▶ [The task] Return exactly the lines that run from the one containing "How far from the camera do we" to the end of the entries, with both ends included.

▶ [Data supplied]
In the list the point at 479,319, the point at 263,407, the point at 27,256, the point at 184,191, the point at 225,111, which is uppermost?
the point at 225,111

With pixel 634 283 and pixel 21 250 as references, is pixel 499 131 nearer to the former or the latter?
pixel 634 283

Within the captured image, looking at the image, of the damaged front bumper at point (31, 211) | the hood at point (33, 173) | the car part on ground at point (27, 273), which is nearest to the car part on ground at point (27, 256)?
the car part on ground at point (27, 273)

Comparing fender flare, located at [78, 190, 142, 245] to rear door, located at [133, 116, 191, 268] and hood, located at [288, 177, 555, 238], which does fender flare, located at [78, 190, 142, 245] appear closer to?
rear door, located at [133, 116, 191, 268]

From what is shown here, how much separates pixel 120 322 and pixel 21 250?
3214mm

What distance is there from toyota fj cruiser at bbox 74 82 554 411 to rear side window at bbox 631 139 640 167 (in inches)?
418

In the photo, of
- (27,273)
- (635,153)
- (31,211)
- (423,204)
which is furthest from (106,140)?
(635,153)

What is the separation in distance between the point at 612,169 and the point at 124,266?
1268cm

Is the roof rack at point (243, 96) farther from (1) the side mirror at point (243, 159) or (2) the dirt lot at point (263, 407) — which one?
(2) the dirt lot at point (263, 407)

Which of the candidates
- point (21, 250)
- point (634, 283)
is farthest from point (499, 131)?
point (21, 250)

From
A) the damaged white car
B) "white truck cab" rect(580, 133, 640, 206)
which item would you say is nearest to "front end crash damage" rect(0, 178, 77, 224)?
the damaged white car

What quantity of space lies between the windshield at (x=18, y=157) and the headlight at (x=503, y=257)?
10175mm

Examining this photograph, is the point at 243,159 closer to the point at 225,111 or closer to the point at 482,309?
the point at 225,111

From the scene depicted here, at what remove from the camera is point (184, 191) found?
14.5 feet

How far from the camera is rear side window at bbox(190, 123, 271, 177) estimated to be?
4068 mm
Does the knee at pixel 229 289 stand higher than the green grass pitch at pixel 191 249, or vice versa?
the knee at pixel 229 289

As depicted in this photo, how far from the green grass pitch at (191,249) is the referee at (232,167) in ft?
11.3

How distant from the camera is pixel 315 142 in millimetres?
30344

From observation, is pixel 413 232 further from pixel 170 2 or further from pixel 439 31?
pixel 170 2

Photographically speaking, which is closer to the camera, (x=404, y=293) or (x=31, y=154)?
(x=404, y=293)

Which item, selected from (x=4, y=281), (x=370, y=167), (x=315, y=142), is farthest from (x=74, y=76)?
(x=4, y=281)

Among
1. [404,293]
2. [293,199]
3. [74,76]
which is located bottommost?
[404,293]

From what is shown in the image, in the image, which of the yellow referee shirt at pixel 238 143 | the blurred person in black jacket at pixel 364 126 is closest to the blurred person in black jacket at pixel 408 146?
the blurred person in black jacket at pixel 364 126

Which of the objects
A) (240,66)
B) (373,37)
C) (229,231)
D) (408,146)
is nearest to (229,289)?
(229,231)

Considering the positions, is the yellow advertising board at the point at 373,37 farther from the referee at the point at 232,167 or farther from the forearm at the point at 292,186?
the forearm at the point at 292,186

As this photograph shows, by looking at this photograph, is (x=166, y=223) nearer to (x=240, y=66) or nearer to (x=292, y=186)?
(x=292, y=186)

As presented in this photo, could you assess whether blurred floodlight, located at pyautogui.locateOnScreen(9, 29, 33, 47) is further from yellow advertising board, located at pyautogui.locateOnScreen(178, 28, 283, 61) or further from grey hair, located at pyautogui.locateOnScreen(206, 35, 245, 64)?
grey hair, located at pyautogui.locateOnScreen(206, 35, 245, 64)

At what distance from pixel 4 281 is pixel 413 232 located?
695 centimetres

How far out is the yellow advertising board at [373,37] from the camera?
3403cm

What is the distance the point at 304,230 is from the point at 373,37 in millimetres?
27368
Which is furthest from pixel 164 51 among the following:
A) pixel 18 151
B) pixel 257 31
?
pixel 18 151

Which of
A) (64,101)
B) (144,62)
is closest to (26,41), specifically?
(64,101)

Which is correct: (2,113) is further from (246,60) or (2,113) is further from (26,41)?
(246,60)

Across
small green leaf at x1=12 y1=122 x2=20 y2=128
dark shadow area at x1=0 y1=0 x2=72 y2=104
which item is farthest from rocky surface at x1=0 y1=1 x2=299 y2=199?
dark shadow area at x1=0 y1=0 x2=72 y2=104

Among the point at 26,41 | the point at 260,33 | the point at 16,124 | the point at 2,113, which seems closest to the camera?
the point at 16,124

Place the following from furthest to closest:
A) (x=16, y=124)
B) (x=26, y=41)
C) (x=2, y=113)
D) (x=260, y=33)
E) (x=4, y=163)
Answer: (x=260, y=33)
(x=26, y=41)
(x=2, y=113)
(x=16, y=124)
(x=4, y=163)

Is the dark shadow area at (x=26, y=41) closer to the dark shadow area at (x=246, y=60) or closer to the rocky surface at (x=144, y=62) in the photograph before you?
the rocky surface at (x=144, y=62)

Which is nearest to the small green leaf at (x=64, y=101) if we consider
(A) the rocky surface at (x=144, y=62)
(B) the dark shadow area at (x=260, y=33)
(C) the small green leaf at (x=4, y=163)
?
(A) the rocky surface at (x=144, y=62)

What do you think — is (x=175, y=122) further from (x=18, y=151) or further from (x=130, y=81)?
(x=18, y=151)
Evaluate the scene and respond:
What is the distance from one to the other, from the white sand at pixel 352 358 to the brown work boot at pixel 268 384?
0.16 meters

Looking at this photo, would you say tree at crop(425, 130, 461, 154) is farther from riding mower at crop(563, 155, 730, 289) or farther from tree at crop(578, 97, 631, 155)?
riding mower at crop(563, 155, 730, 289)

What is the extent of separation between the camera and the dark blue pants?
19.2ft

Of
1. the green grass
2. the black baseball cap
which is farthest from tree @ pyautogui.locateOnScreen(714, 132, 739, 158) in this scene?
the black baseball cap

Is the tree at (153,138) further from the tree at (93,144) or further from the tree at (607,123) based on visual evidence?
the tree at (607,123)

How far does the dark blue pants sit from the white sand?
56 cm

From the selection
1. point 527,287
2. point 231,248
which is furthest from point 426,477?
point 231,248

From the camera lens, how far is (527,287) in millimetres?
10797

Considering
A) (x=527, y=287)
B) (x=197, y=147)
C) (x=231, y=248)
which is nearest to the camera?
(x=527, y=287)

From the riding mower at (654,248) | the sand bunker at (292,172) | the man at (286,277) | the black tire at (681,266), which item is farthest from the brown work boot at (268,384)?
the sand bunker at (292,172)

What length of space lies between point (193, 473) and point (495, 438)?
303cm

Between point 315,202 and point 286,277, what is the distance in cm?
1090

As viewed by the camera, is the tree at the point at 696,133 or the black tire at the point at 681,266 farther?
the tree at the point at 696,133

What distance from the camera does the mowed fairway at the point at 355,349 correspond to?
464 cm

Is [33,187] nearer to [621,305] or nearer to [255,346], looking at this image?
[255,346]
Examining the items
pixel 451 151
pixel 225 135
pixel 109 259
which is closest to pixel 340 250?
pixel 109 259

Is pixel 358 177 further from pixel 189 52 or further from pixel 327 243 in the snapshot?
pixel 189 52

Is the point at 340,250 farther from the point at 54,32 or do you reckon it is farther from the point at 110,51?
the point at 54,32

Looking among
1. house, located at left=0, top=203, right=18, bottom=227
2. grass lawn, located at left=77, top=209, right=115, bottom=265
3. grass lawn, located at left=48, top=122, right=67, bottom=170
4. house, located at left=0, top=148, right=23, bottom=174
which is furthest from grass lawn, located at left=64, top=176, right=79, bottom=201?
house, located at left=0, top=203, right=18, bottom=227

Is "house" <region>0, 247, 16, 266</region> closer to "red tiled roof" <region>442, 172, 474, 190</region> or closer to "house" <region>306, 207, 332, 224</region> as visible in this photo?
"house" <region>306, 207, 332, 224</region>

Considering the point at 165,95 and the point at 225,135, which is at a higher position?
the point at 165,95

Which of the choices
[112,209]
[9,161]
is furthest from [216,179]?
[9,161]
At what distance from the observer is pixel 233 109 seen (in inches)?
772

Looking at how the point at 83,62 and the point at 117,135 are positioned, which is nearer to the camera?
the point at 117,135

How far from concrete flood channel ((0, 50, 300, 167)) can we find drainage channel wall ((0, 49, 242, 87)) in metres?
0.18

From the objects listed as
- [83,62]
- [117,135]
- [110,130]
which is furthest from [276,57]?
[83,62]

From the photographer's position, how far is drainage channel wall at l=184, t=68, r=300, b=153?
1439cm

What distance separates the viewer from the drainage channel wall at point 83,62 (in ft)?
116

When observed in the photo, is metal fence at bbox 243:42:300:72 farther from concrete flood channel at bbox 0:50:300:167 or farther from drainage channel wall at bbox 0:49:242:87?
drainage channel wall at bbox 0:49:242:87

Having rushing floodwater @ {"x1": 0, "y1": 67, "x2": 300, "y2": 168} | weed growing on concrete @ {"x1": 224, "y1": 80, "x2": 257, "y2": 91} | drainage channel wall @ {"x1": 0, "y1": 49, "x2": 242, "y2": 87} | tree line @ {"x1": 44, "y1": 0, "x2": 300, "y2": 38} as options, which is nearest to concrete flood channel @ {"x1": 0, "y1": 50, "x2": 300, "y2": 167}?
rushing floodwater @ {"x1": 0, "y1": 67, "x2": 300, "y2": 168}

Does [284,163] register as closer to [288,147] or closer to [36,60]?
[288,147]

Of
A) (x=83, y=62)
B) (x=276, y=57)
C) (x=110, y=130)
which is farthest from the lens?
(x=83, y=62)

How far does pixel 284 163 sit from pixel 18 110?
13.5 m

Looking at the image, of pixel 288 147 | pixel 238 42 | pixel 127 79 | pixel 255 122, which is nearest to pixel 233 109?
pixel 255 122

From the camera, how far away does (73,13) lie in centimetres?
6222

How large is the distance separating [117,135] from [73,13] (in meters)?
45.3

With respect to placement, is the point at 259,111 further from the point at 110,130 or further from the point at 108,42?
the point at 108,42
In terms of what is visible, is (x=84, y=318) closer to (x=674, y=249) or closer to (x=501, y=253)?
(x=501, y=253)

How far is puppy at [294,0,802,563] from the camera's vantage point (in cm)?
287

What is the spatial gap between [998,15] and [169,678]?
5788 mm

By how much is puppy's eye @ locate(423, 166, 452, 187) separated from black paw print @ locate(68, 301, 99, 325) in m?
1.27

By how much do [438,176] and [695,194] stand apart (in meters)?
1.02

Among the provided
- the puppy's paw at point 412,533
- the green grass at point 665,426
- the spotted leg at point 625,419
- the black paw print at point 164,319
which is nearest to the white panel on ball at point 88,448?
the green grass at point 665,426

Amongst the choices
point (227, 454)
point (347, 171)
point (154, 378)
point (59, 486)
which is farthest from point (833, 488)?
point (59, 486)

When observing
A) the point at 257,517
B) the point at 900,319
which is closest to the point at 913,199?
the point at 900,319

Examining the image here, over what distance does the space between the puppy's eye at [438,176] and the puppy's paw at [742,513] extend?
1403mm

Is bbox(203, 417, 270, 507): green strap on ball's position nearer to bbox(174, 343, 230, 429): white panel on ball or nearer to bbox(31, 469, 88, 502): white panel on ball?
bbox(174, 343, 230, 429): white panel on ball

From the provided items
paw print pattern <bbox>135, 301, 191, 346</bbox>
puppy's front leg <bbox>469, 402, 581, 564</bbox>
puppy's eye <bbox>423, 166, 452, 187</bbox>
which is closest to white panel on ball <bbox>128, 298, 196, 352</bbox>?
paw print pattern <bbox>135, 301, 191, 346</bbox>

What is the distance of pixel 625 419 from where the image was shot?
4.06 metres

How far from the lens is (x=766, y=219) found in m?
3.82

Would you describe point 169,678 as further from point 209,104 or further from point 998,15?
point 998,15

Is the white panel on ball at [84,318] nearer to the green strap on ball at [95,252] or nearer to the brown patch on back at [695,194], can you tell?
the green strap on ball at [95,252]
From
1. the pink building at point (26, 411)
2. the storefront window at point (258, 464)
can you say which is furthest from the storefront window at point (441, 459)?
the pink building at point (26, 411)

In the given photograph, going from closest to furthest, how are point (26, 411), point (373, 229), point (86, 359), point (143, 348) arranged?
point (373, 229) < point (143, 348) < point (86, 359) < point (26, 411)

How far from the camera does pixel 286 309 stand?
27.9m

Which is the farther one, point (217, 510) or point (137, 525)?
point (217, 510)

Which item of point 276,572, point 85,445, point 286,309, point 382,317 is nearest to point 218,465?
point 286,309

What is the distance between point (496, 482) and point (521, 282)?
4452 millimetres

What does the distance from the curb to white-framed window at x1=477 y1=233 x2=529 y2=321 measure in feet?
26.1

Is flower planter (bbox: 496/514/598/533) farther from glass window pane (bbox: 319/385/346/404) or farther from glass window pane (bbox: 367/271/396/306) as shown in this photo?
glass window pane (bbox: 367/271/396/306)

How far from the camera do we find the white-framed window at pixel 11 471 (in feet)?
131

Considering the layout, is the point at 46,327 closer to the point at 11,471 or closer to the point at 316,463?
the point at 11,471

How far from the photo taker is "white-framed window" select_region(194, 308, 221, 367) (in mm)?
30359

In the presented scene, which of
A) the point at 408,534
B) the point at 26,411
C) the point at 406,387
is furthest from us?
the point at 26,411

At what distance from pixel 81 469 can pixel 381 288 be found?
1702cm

▶ [Exercise solution]
How far from the camera do we find the white-framed window at pixel 11 471 (in feet)?
131

Considering the layout, is the point at 46,327 closer to the point at 11,471 or closer to the point at 316,463?
the point at 11,471

How far from the photo taker is "white-framed window" select_region(194, 308, 221, 367) (in mm)?
30359

In the presented scene, which of
A) the point at 408,534
B) the point at 26,411
C) the point at 406,387
is furthest from us?
the point at 26,411

At what distance from pixel 81 469 can pixel 381 288 be found?
1702cm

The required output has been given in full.